Daily Devotional Journal

1 Thessalonians 4:15-18; Genesis 3:8, 24; Exodus 29:46
Fri, 20 May 2022

Always Be with the Lord (1)


What significant observations can you make about the presence of God in these texts?

Deeper Reflection
THE SECOND COMING OF CHRIST IS THE FULL RETURN OF the presence of God. At Christ’s return, the resurrected and raptured believers will “meet the Lord in the air, and so we will always be with the Lord” (vv.15-17). It is vital for us to understand and appreciate the key historical-theological movements of the temple of God – the representation of the presence of God – in the Bible.When Adam and Eve sinned against God, they “hid themselves from the presence of the LORD God” (Gen 3:8). Then God “drove man out” of the Garden of Eden, the place of God’s presence (Gen 3:24). Sin separates us from the presence of God. However, since then, God seeks to restore fallen humans back to His presence. This redemptive restoration is a divine initiative and pursuit of love and grace. God redeemed Israel from the Egyptian bondage for this purpose: “that I might dwell among them” (Exo 29:46). So, God commanded Israel to “construct a sanctuary for Me, that I may dwell among them” (Exo 25:8).King Solomon built the temple in Jerusalem to replace the tabernacle (1 Kin 6-8). But God forewarned that if Israel breaks His covenant, He will destroy His temple (1 Kin 9:6-7). So, when Israel persisted in idolatry, God destroyed His temple by the Babylonians’ hand (2 Kin 25:8-9). This signalled the departure of God’s presence from His people (2 Kin 23:26-27; 24:20). When Israel returned from exile in Babylon to Jerusalem, they rebuilt the temple – the Second Temple (Ezr 1:1-4; 6:14-15). This marked the return of God’s presence to His people.

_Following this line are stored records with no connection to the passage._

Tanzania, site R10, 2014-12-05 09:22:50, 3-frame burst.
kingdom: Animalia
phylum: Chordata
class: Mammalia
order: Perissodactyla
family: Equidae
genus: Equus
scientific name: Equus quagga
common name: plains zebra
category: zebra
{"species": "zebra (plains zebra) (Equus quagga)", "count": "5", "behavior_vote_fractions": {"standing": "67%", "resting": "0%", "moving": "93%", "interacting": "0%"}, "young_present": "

What changes do I need to make in my view and attitude concerning the presence of God?

  • Give thanks and praise
  • Pray for SGI leaders: That God goes before them and be with them in all that they do
  • Pray for significant people
  • Pray for those in need
  • Pray for self
Prayer Pointers:
Write a prayer to God as your response from your meditation on and application of the Scriptures.